Dumbbell Side Goblet Lunge Stretch
Stretch & strengthen! Goblet Side Lunges boost flexibility & build lower body power. Get deeper, feel the burn, and improve your mobility.

Required Equipment

Muscle Groups
Primary
Secondary
Instructions
Dumbbell Goblet Side Lunge Stretch
Positioning
1. Start Position: Stand upright with your feet approximately shoulder-width apart. Hold the dumbbell with both hands close to your chest, keeping your elbows tucked in. Your palms should be facing the dumbbell.
Movement Instructions
2. Step Out: Take a step to the left with your left leg, keeping your right leg straight.
3. Lower Your Body: As you step out, push your hips back and bend your left knee to lower your body into a lunge position. Ensure your left knee is directly over your left ankle and your right leg is extended straight.
4. Hold Position: Press your left knee outward to keep it aligned with your foot. Hold this stretch for a moment and enjoy the stretch in your inner thigh and hip.
5. Return to Start: Push off with your left foot to return to the starting position.

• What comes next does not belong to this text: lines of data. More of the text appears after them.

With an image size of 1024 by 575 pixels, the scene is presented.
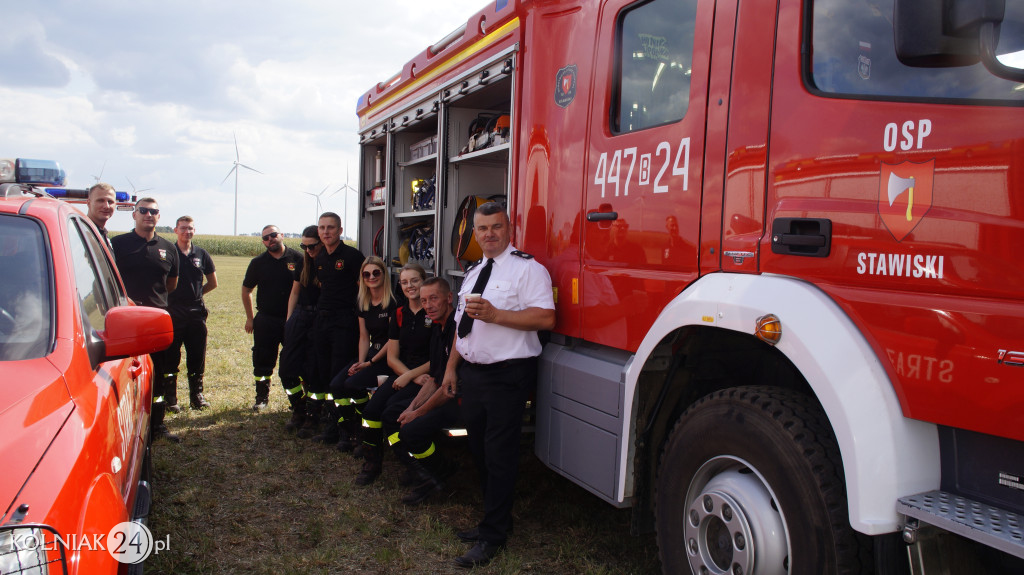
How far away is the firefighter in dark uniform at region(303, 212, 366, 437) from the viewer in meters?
5.80

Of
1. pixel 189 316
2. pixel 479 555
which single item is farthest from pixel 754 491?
pixel 189 316

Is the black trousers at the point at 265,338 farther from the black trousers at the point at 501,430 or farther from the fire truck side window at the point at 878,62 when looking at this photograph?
the fire truck side window at the point at 878,62

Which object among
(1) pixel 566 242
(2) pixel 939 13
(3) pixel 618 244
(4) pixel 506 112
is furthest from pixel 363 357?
(2) pixel 939 13

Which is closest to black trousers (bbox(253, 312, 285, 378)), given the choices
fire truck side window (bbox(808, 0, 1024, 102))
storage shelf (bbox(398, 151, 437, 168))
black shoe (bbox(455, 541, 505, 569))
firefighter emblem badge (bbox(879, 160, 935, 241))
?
storage shelf (bbox(398, 151, 437, 168))

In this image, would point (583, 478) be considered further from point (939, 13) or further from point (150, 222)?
point (150, 222)

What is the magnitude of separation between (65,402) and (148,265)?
425 cm

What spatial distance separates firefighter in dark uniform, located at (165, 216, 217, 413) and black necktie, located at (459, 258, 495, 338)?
152 inches

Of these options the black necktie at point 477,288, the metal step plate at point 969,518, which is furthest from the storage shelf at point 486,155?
the metal step plate at point 969,518

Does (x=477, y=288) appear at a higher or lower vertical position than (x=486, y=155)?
lower

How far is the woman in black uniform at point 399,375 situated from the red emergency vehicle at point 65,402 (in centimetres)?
180

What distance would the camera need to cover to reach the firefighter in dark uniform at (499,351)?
11.5 feet

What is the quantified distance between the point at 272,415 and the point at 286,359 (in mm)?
841

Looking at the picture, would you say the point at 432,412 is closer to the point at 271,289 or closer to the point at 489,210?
the point at 489,210

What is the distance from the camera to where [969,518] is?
1818mm
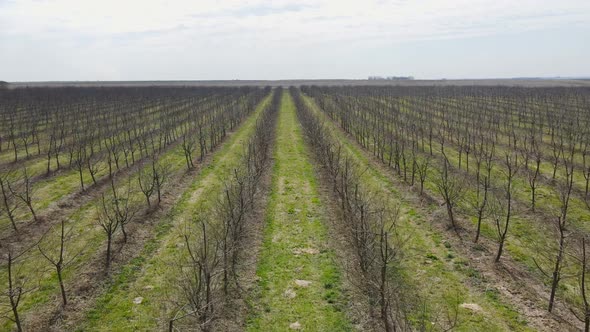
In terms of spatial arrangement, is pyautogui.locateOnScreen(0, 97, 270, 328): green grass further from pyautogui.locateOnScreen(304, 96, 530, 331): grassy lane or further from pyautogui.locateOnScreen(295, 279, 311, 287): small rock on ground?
pyautogui.locateOnScreen(304, 96, 530, 331): grassy lane

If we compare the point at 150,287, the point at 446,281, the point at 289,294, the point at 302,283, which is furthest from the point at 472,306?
the point at 150,287

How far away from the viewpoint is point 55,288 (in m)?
12.7

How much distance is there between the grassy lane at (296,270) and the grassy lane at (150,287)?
2.83m

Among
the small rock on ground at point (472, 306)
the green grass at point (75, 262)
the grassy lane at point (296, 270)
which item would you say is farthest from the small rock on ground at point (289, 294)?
the green grass at point (75, 262)

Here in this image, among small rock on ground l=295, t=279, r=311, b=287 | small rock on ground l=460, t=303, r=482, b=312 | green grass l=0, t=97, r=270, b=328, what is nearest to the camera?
small rock on ground l=460, t=303, r=482, b=312

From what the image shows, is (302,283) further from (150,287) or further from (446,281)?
(150,287)

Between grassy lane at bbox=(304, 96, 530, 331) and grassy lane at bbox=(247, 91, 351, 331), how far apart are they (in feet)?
8.42

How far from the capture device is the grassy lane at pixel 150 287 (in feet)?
36.4

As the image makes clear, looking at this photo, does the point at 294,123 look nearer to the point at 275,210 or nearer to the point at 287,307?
the point at 275,210

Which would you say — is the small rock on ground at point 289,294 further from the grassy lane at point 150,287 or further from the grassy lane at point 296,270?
the grassy lane at point 150,287

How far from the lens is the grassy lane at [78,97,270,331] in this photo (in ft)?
36.4

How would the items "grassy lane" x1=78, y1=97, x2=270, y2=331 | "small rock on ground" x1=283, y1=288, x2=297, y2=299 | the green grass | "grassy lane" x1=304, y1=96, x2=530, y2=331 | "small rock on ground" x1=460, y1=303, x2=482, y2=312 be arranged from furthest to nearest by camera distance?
1. "small rock on ground" x1=283, y1=288, x2=297, y2=299
2. the green grass
3. "small rock on ground" x1=460, y1=303, x2=482, y2=312
4. "grassy lane" x1=78, y1=97, x2=270, y2=331
5. "grassy lane" x1=304, y1=96, x2=530, y2=331

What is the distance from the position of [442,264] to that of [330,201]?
7905 mm

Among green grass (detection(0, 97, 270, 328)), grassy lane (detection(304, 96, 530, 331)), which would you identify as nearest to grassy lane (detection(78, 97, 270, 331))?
green grass (detection(0, 97, 270, 328))
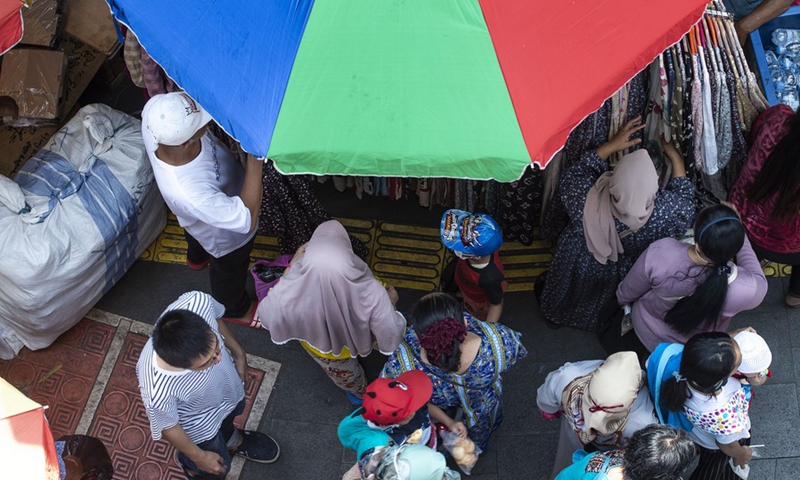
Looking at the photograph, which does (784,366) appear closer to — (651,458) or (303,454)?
(651,458)

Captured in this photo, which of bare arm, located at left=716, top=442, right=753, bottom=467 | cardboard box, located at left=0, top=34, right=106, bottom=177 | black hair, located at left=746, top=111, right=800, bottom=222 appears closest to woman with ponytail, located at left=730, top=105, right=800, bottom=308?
black hair, located at left=746, top=111, right=800, bottom=222

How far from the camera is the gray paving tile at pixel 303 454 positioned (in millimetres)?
4516

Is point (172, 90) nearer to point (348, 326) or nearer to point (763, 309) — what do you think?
point (348, 326)

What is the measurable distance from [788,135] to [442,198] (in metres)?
2.13

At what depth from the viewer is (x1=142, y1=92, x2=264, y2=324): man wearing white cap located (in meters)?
3.73

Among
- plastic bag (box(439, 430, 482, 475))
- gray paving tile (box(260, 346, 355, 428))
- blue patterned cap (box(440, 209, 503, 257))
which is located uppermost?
blue patterned cap (box(440, 209, 503, 257))

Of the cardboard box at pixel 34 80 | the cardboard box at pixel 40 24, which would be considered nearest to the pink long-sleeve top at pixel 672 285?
the cardboard box at pixel 34 80

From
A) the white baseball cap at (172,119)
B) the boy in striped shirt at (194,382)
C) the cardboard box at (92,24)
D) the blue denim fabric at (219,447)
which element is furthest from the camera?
the cardboard box at (92,24)

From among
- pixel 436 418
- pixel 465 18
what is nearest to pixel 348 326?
pixel 436 418

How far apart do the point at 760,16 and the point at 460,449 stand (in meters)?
3.01

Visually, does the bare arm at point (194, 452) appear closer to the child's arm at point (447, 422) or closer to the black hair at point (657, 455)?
the child's arm at point (447, 422)

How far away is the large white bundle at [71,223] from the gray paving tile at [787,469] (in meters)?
4.32

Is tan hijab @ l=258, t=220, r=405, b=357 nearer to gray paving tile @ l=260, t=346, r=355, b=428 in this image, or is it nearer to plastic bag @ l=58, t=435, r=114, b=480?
gray paving tile @ l=260, t=346, r=355, b=428

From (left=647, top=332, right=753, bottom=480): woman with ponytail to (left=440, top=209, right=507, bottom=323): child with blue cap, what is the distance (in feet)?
3.12
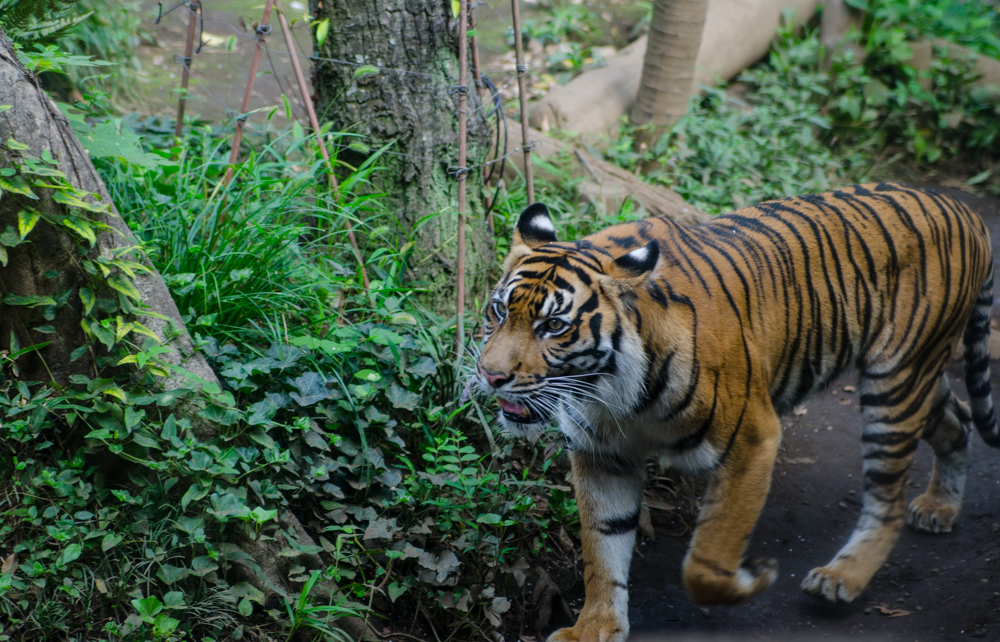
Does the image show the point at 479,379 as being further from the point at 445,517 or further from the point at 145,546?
the point at 145,546

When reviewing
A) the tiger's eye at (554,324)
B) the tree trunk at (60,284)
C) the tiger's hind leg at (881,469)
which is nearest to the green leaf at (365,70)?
the tree trunk at (60,284)

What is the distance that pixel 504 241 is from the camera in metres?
4.34

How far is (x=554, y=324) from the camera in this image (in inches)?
98.7

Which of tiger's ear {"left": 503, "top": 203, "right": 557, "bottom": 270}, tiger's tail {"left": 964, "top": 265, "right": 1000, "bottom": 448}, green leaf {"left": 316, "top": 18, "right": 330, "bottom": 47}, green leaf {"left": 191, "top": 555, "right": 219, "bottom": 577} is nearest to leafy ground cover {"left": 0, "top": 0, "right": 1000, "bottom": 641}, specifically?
green leaf {"left": 191, "top": 555, "right": 219, "bottom": 577}

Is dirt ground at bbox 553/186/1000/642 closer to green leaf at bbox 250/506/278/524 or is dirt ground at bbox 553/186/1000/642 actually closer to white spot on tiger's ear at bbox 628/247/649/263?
green leaf at bbox 250/506/278/524

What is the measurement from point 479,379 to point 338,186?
4.93ft

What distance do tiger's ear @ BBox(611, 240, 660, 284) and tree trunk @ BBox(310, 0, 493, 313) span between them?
119 centimetres

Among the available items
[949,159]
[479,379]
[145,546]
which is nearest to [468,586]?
[479,379]

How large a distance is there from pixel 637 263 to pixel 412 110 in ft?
5.59

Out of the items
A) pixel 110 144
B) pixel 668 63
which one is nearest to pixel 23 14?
pixel 110 144

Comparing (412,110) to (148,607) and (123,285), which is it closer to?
(123,285)

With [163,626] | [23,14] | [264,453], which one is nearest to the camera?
[163,626]

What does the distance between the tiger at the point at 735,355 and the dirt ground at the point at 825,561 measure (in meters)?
0.13

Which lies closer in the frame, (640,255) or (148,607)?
(148,607)
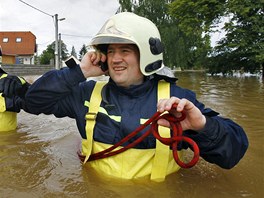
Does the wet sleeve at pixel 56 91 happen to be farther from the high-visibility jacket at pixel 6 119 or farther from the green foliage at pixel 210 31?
the green foliage at pixel 210 31

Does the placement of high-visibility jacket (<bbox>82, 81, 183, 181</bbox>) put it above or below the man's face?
below

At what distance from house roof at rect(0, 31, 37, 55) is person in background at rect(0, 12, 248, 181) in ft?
166

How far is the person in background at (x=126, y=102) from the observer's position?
1997 millimetres

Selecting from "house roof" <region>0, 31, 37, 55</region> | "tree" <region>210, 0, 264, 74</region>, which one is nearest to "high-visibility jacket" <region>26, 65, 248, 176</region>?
"tree" <region>210, 0, 264, 74</region>

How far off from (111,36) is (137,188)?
3.30 feet

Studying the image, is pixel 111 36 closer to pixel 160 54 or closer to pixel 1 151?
pixel 160 54

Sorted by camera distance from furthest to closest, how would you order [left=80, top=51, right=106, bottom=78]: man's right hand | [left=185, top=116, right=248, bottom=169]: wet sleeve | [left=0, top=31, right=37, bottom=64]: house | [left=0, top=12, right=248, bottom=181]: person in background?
1. [left=0, top=31, right=37, bottom=64]: house
2. [left=80, top=51, right=106, bottom=78]: man's right hand
3. [left=0, top=12, right=248, bottom=181]: person in background
4. [left=185, top=116, right=248, bottom=169]: wet sleeve

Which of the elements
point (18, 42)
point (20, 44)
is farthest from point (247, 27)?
point (18, 42)

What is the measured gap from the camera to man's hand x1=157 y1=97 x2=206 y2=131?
64.1 inches

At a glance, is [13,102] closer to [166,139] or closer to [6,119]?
[6,119]

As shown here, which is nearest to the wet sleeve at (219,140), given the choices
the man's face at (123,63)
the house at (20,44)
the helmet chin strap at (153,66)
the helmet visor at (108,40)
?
the helmet chin strap at (153,66)

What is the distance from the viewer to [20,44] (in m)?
50.8

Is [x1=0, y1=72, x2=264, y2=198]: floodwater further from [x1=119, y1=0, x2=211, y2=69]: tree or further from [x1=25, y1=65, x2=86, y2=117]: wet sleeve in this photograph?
[x1=119, y1=0, x2=211, y2=69]: tree

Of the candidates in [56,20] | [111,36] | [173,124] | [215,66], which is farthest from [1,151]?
[56,20]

6. Repeat on Other Side: Now step out to the right with your right leg and repeat the lunge, making sure to maintain alignment in your knee and ankle.
7. Continue Alternating: Alternate lunging left and right for a set number of repetitions or time, focusing on form and depth in each lunge.
Tips
- Keep your chest up and core engaged throughout the motion.
- Move at a controlled pace to maintain balance.
- If necessary, adjust the weight of the dumbbell according to your comfort level.
Cool Down
- After completing your sets, take a moment to stretch out your legs and hips further to relax the muscles.